__Assigned task__: Would you filter these records and copy every line that has the word "Fortran"?

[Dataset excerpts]
=== Begin Enclosure ===
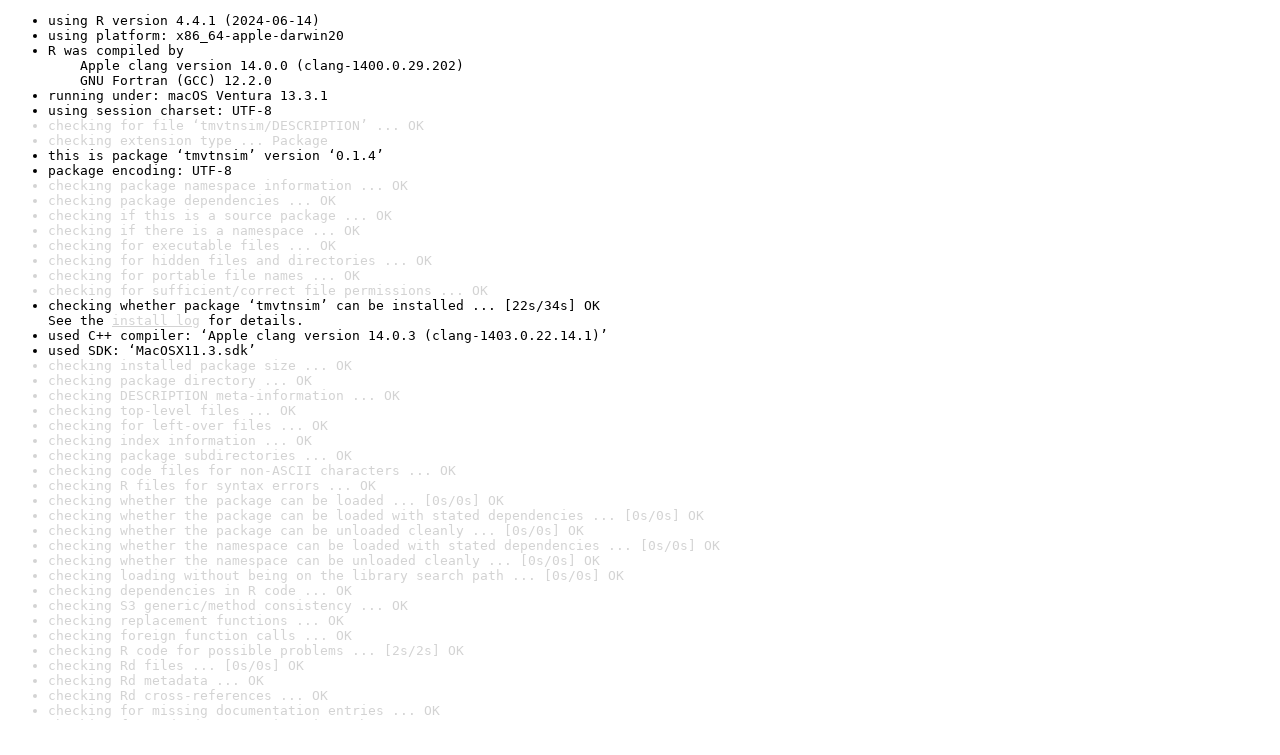

--- FILE ---
content_type: text/html
request_url: https://www.r-project.org/nosvn/R.check/r-oldrel-macos-x86_64/tmvtnsim-00check.html
body_size: 1260
content:
<!DOCTYPE html>
<html>
<head>
<title>Check results for 'tmvtnsim'</title>
<meta http-equiv="Content-Type" content="text/html; charset=utf-8"/>
<meta name="viewport" content="width=device-width, initial-scale=1.0, user-scalable=yes"/>
<link rel="stylesheet" type="text/css" href="../R_check_log.css"/>
</head>
<body>
<div class="container">
<ul>
<li>using R version 4.4.1 (2024-06-14)</li>
<li>using platform: x86_64-apple-darwin20</li>
<li>R was compiled by
&nbsp;&nbsp;&nbsp;&nbsp;Apple clang version 14.0.0 (clang-1400.0.29.202)
&nbsp;&nbsp;&nbsp;&nbsp;GNU Fortran (GCC) 12.2.0</li>
<li>running under: macOS Ventura 13.3.1</li>
<li>using session charset: UTF-8</li>
<li class="gray">checking for file ‘tmvtnsim/DESCRIPTION’ ... OK</li>
<li class="gray">checking extension type ... Package</li>
<li>this is package ‘tmvtnsim’ version ‘0.1.4’</li>
<li>package encoding: UTF-8</li>
<li class="gray">checking package namespace information ... OK</li>
<li class="gray">checking package dependencies ... OK</li>
<li class="gray">checking if this is a source package ... OK</li>
<li class="gray">checking if there is a namespace ... OK</li>
<li class="gray">checking for executable files ... OK</li>
<li class="gray">checking for hidden files and directories ... OK</li>
<li class="gray">checking for portable file names ... OK</li>
<li class="gray">checking for sufficient/correct file permissions ... OK</li>
<li>checking whether package ‘tmvtnsim’ can be installed ... [22s/34s] OK
See the <a href="https://www.r-project.org/nosvn/R.check/r-oldrel-macos-x86_64/tmvtnsim-00install.html" class="gray">install log</a> for details.</li>
<li>used C++ compiler: ‘Apple clang version 14.0.3 (clang-1403.0.22.14.1)’</li>
<li>used SDK: ‘MacOSX11.3.sdk’</li>
<li class="gray">checking installed package size ... OK</li>
<li class="gray">checking package directory ... OK</li>
<li class="gray">checking DESCRIPTION meta-information ... OK</li>
<li class="gray">checking top-level files ... OK</li>
<li class="gray">checking for left-over files ... OK</li>
<li class="gray">checking index information ... OK</li>
<li class="gray">checking package subdirectories ... OK</li>
<li class="gray">checking code files for non-ASCII characters ... OK</li>
<li class="gray">checking R files for syntax errors ... OK</li>
<li class="gray">checking whether the package can be loaded ... [0s/0s] OK</li>
<li class="gray">checking whether the package can be loaded with stated dependencies ... [0s/0s] OK</li>
<li class="gray">checking whether the package can be unloaded cleanly ... [0s/0s] OK</li>
<li class="gray">checking whether the namespace can be loaded with stated dependencies ... [0s/0s] OK</li>
<li class="gray">checking whether the namespace can be unloaded cleanly ... [0s/0s] OK</li>
<li class="gray">checking loading without being on the library search path ... [0s/0s] OK</li>
<li class="gray">checking dependencies in R code ... OK</li>
<li class="gray">checking S3 generic/method consistency ... OK</li>
<li class="gray">checking replacement functions ... OK</li>
<li class="gray">checking foreign function calls ... OK</li>
<li class="gray">checking R code for possible problems ... [2s/2s] OK</li>
<li class="gray">checking Rd files ... [0s/0s] OK</li>
<li class="gray">checking Rd metadata ... OK</li>
<li class="gray">checking Rd cross-references ... OK</li>
<li class="gray">checking for missing documentation entries ... OK</li>
<li class="gray">checking for code/documentation mismatches ... OK</li>
<li class="gray">checking Rd \usage sections ... OK</li>
<li class="gray">checking Rd contents ... OK</li>
<li class="gray">checking for unstated dependencies in examples ... OK</li>
<li class="gray">checking line endings in C/C++/Fortran sources/headers ... OK</li>
<li class="gray">checking line endings in Makefiles ... OK</li>
<li class="gray">checking compilation flags in Makevars ... OK</li>
<li class="gray">checking for GNU extensions in Makefiles ... OK</li>
<li class="gray">checking for portable use of $(BLAS_LIBS) and $(LAPACK_LIBS) ... OK</li>
<li class="gray">checking use of PKG_*FLAGS in Makefiles ... OK</li>
<li class="gray">checking compiled code ... OK</li>
<li class="gray">checking examples ... [0s/0s] OK</li>
<li class="gray">checking for unstated dependencies in ‘tests’ ... OK</li>
<li>checking tests ... [1s/2s] OK
&nbsp;&nbsp;Running ‘testthat.R’ [1s/1s]</li>
<li class="gray">checking PDF version of manual ... [6s/7s] OK</li>
<li>DONE
Status: OK</li>
<li>using check arguments '--no-clean-on-error '
</li>
</ul>
</div>
</body>
</html>
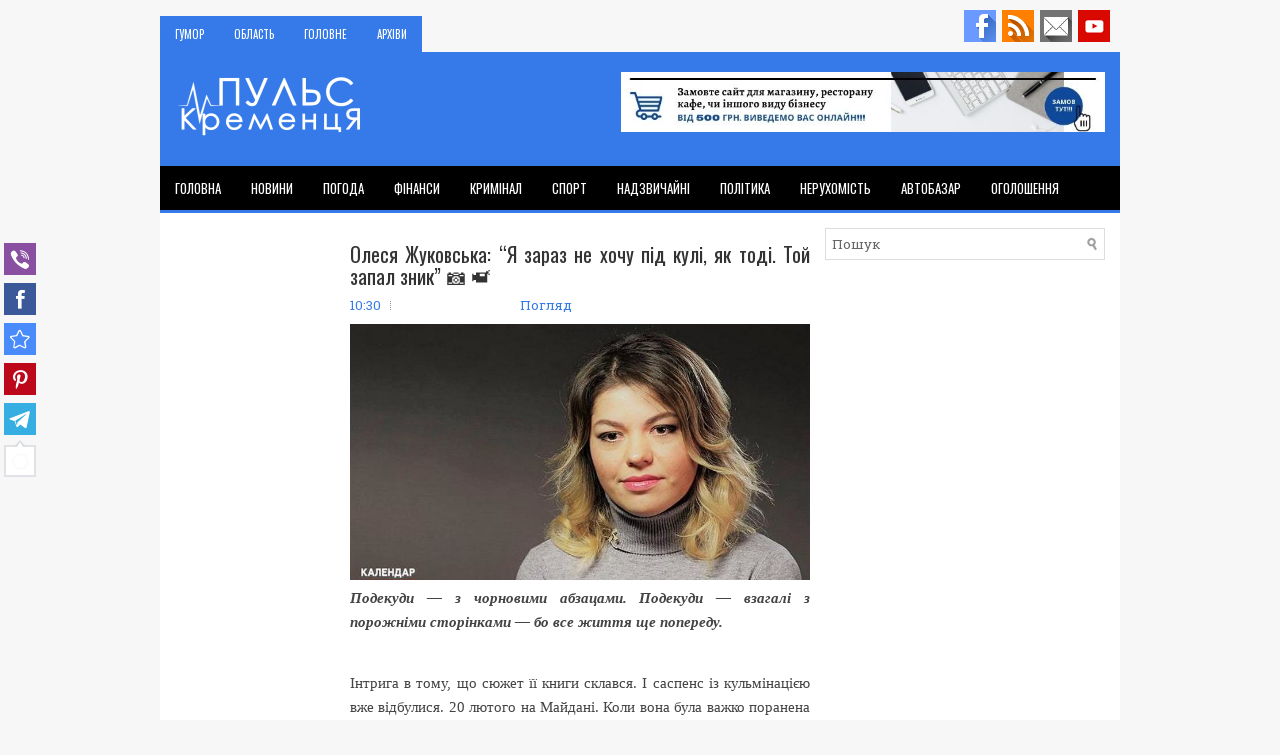

--- FILE ---
content_type: text/html; charset=UTF-8
request_url: https://www.kremenets.pp.ua/b/stats?style=BLACK_TRANSPARENT&timeRange=LAST_WEEK&token=APq4FmBuzgOCi1-M5PR6U8Eba9NTa7TxkllGDMprcoYVoT1x1BNEjj9G-5UrirPjJUyTDo6AqQNeY63lYx2sOt60os6yE5Wjlg
body_size: 41
content:
{"total":2149,"sparklineOptions":{"backgroundColor":{"fillOpacity":0.1,"fill":"#000000"},"series":[{"areaOpacity":0.3,"color":"#202020"}]},"sparklineData":[[0,86],[1,67],[2,43],[3,54],[4,57],[5,37],[6,41],[7,37],[8,37],[9,37],[10,31],[11,32],[12,72],[13,40],[14,58],[15,100],[16,99],[17,85],[18,41],[19,36],[20,29],[21,29],[22,33],[23,57],[24,36],[25,37],[26,32],[27,36],[28,34],[29,22]],"nextTickMs":276923}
=== End Enclosure ===
__Task answer__:
&nbsp;&nbsp;&nbsp;&nbsp;GNU Fortran (GCC) 12.2.0</li>
<li class="gray">checking line endings in C/C++/Fortran sources/headers ... OK</li>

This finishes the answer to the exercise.